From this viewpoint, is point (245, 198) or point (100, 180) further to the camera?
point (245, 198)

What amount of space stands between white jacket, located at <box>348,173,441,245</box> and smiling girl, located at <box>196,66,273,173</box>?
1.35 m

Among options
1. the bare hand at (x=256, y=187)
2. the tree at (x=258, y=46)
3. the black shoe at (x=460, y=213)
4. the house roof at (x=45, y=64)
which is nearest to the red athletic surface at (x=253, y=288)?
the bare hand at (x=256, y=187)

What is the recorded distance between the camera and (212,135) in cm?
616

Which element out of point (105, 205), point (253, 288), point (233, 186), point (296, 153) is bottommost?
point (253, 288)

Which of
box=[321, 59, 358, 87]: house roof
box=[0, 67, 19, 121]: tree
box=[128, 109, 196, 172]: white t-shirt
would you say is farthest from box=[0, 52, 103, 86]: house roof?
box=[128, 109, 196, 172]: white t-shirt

───

**YOUR OBJECTIVE:** Rewrite the material above as a JSON list of strings, one string per line, leaving out the blank lines.

**CORRECT OUTPUT:**
[
  "From this viewpoint, is point (245, 198) or point (100, 180) further to the camera?",
  "point (245, 198)",
  "What amount of space stands between white jacket, located at <box>348,173,441,245</box> and smiling girl, located at <box>196,66,273,173</box>?",
  "1.35 m",
  "Among options",
  "1. the bare hand at (x=256, y=187)",
  "2. the tree at (x=258, y=46)",
  "3. the black shoe at (x=460, y=213)",
  "4. the house roof at (x=45, y=64)",
  "which is nearest to the red athletic surface at (x=253, y=288)?",
  "the bare hand at (x=256, y=187)",
  "What is the recorded distance between the camera and (212,135) in cm?",
  "616",
  "Which element out of point (105, 205), point (253, 288), point (233, 186), point (296, 153) is bottommost?",
  "point (253, 288)",
  "Which of",
  "box=[321, 59, 358, 87]: house roof",
  "box=[0, 67, 19, 121]: tree",
  "box=[128, 109, 196, 172]: white t-shirt",
  "would you say is farthest from box=[0, 52, 103, 86]: house roof?",
  "box=[128, 109, 196, 172]: white t-shirt"
]